TASK INPUT.

·····

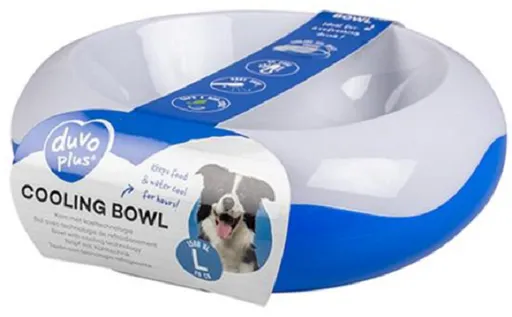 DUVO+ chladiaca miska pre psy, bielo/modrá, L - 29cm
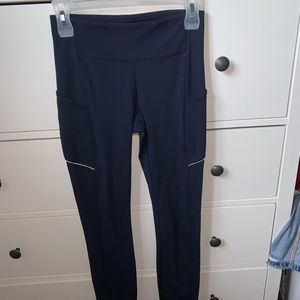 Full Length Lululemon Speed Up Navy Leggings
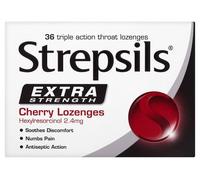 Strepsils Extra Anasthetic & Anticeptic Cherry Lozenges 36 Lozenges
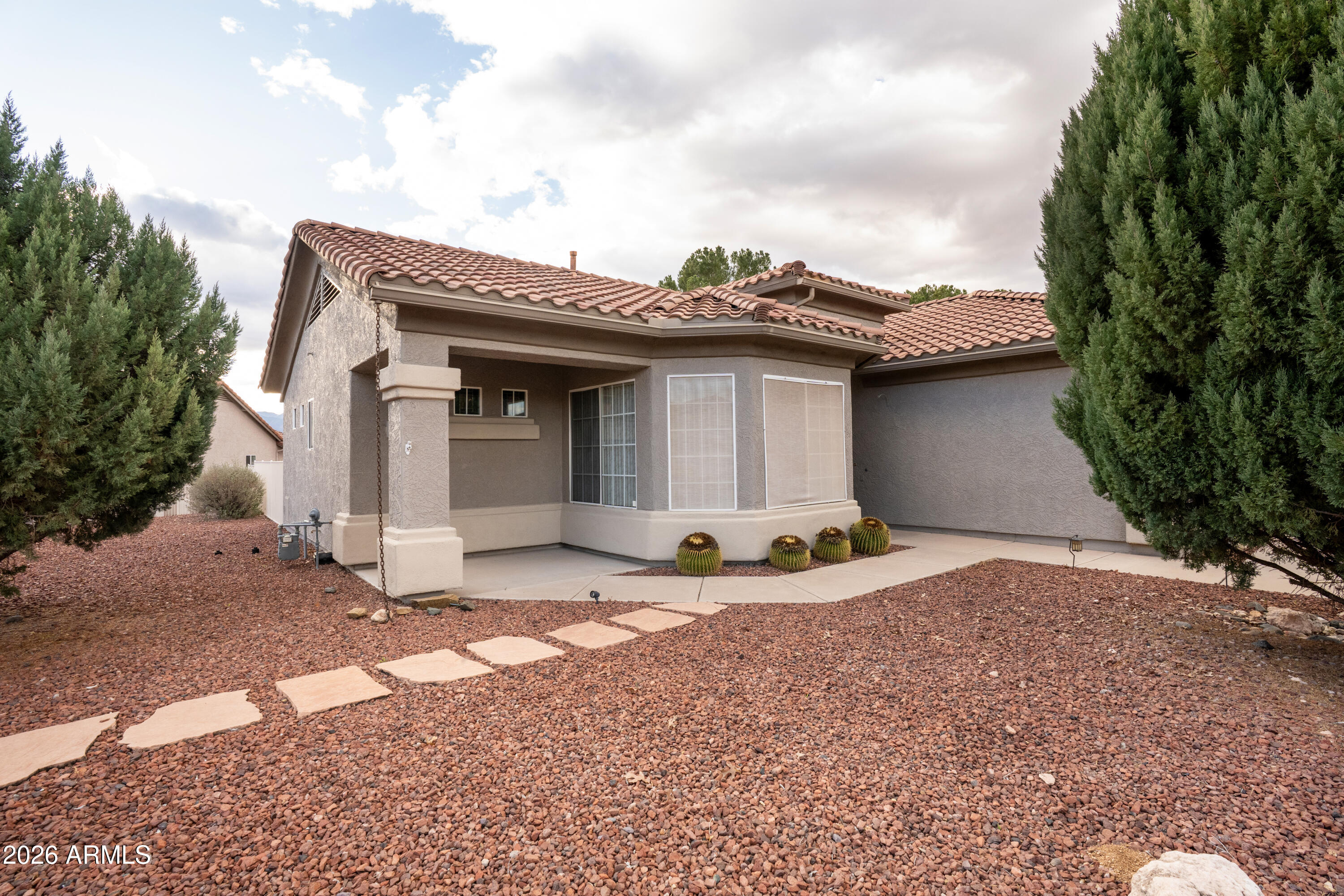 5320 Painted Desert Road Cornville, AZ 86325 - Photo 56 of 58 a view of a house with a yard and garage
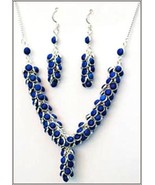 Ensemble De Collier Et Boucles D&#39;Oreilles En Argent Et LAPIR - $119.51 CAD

·····

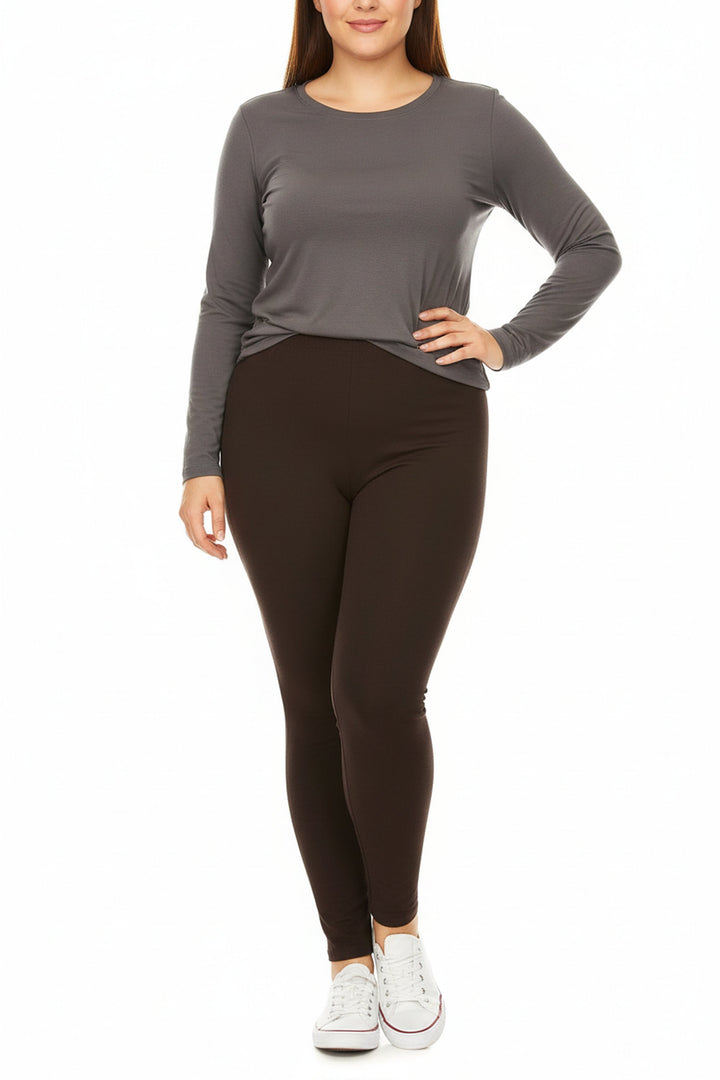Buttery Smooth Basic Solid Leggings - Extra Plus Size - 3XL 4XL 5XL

·····

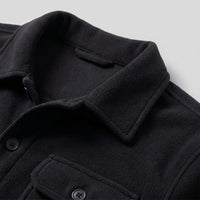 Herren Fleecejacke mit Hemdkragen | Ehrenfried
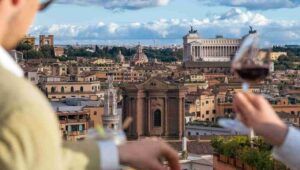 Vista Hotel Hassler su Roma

·····

TASK INSTRUCTIONS.
Return the records word for word, starting at the line that has "DUVO+ chladiaca miska" and ending with the line that has "Ensemble De Collier". Leave the pictures out.

RESULT FOR THIS EXERCISE.
 DUVO+ chladiaca miska pre psy, bielo/modrá, L - 29cm
 Full Length Lululemon Speed Up Navy Leggings
 Strepsils Extra Anasthetic & Anticeptic Cherry Lozenges 36 Lozenges
 5320 Painted Desert Road Cornville, AZ 86325 - Photo 56 of 58 a view of a house with a yard and garage
 Ensemble De Collier Et Boucles D&#39;Oreilles En Argent Et LAPIR - $119.51 CAD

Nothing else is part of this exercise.